● **DATASET EXCERPT**:
==========

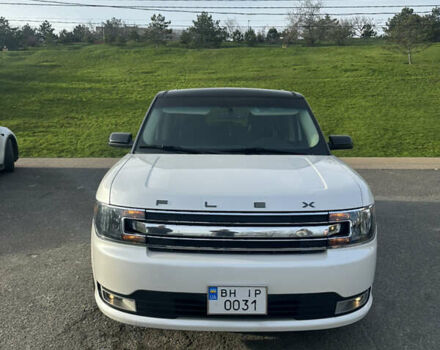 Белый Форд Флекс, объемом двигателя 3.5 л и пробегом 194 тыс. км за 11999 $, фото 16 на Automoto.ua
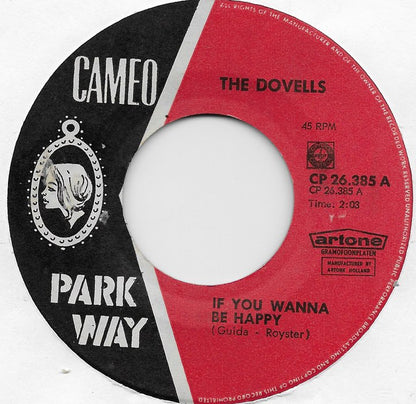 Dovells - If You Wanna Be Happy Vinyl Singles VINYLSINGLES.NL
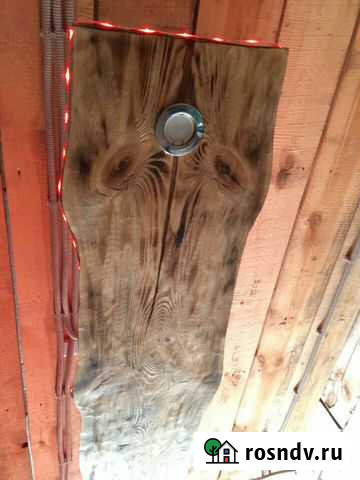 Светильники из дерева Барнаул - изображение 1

==========

● **WORK TO COMPLETE**: Go through the data above and transcribe it in full, omitting any image.

● **REPLY TO THE TASK**:
 Белый Форд Флекс, объемом двигателя 3.5 л и пробегом 194 тыс. км за 11999 $, фото 16 на Automoto.ua
 Dovells - If You Wanna Be Happy Vinyl Singles VINYLSINGLES.NL
 Светильники из дерева Барнаул - изображение 1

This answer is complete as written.